When I post recipes for fat-free or low-fat, low-cholesterol, etc., it means I have worked out a recipe that is yummy and follows those restrictions. It is not hard and still quite satisfying, to eat within your restrictions once you learn to utilize some tricks and substitutions.
I can splurge at times and allow myself that for special occasions, although seldom not more than once a month. I then have to be very, very careful for the next few days. I pay for it. Too much salt, too much fat, cholesterol way over my limits, I can become dizzed out, seeing double for days. Often I have a very rough week while being good! Because of that I sometimes just let the frustration fly away and eat something a bit bad for me; so often I can't eat at all.
So tweak away, substitute that fat, or higher cholesterol ingredient, etc., based on your own dietary restrictions and needs. I will continue to post for my dietary restrictions. It is one of my personal challenges. I will often add the higher content food as an OR in the ingredient list. I trust you to know when you feel you can use full fat dairy and to salt to your taste, based on your own allowances.
My physical activity is so far below what my body was used to for most of my life, due now to my medical condition (no more mountain climbing, rough out hiking, swimming, archaeological digs, and geological surveys in the midst of nowhere). I am lucky to be able to walk very far and most days climbing the steep stairs in my own house to the second floor is not possible. I no longer have the same caloric needs I once did. I can observe my restrictions and my caloric intake, with grains, rice, pasta, nutritious homemade breads, lots of veggies, fruits, soy products, and small servings of lean animal protein, fish, and seafood.
Here is a fine web site for looking up the cholesterol, calories, fat content, sodium, and carbs of over 1,000 foods. Easy to use, it will help you get a good idea of basic counts per serving. Of course buying lean meat trimmed of fat, and de-skinning all poultry and fish, will reduce the fat and cholesterol count in your recipes.

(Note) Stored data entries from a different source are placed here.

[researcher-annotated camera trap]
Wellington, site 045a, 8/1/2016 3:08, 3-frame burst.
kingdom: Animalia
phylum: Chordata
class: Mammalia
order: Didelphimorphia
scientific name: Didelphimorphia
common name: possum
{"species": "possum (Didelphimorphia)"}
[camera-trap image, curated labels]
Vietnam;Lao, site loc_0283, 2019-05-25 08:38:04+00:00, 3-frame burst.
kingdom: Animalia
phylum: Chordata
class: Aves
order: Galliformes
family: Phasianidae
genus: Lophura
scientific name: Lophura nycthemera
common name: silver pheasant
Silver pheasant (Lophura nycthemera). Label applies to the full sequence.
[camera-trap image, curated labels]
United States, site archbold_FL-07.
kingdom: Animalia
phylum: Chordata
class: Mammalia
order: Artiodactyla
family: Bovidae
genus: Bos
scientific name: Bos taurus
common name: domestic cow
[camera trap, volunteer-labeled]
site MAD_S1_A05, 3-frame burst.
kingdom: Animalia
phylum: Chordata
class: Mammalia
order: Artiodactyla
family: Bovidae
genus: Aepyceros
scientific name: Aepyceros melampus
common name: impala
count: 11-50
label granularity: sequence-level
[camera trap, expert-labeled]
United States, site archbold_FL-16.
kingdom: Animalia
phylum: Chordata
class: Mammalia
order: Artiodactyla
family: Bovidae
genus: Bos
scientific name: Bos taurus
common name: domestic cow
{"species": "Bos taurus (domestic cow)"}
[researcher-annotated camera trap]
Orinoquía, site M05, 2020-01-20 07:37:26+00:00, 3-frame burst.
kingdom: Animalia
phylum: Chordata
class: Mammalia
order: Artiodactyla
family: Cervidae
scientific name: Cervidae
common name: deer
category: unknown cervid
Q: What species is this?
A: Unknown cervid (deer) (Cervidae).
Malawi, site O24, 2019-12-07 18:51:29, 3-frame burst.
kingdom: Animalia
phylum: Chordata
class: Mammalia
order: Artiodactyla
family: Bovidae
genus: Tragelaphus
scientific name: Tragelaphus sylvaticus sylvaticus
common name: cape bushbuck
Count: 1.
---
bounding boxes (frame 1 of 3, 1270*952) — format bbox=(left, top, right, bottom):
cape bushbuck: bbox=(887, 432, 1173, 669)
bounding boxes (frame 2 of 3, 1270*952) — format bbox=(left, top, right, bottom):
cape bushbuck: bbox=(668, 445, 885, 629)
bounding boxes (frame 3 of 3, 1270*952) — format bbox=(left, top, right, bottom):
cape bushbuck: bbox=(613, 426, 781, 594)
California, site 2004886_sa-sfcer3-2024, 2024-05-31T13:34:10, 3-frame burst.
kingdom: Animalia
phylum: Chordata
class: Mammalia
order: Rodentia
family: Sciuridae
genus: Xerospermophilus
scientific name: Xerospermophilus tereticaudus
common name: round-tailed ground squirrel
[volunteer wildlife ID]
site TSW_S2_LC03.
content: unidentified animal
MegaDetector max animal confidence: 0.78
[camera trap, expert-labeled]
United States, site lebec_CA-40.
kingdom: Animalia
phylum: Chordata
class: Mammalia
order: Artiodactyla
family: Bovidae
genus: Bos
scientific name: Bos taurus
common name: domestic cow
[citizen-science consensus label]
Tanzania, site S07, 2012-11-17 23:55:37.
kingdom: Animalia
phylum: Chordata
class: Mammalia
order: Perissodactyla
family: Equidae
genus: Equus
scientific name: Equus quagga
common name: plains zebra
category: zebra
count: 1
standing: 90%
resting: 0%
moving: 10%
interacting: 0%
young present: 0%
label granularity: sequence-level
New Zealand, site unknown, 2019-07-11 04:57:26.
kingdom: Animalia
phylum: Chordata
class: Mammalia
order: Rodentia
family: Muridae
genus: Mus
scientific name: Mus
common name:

I have to admit, I'm not a big salt person to begin with. I hardly use it to cook with and never add any extra at the table. But plenty of food out there is salty. I love olives and pickles as well as ketchup, mustards, and table salsas. I make my own Tabasco sauces with our peppers, and salsas with the fresh tomatoes, chilies, and herbs from our garden, so I am not immune to its temptations. And don't forget cheese! That dairy delight is high in sodium, besides the considerations some of us may have for low-fat and cholesterol restrictions. Most of us are cheese eaters and feel deprived if we cannot cook with it, or just eat some when we want it.
So, how do you live and eat through all this? One very important point to remember while counting your sodium for the day is that it is important to divide your sodium intake as equally as possible between your meals. If you are allowed 1,500 mgs of sodium per day, and eat three meals a day, you can have 400 to 500 mgs per meal. If you want to snack between, try to pick fresh sodium-free foods such as fruits and vegetables or dried fruits. The sodium content is so low that you need not worry over a few milligrams slipping in there between meals, if you give yourself a little buffer. Most fresh fruits and vegetables have only 10 to 20 mgs sodium per serving.
Keeping low, low-sodium homemade stocks (chicken, beef, vegetable) on hand in the freezer to use in your recipes is beneficial. It is often much tastier than what you can buy off the shelf anyway.
Watch the sodium count in any processed food. Tomatoes are the worst for sodium content of the canned vegetables (and juices) which we indulge in during the off season. Choose low-sodium or no salt added foods when processed foods are necessary. Remember that "no salt added" does not always give a zero sodium count, but will reduce it greatly. You have much more control. Choices are out there.
Take your homemade stock and fresh veggies, rice, vermicelli, etc., for lunch at work, in place of high sodium sandwiches. There are low-sodium/low-fat lunch meats available, but you will do better to cook a little extra for dinner or cook a chicken or fish to use for lunches and increase your vegetables and fruits.
Pack a salad, keeping tomatoes and cheeses separate, then heat a tortilla and roll up a salad for lunch, with your choice of dressing. Fat-free sour cream and a bit of salsa together make a nice change from the usual.
Cook rice and pasta with a minimal amount of salt. If you are combining the rice or pasta with other foods in a recipe you can often skip the salt altogether, as the other foods and spices will flavor them for you.
Beware particularly of low-fat/fat-free processed foods. Quite often there is an "exchange" for flavor and that exchange is lower fat, higher sodium.
Indulge in all the fresh fruits and vegetables. Season them with other spices and herbs. A minimal amount of salt, if any, and added garlic, basil, lemon, vinegar, lemon grass, chive, cilantro, ground pepper, crushed red pepper, mustard powder, fresh chilies, ginger, cinnamon, etc., can help to retrain your taste buds to a lower sodium diet without making you feel as though you are being punished. Joy in the cooking, enjoy the eating!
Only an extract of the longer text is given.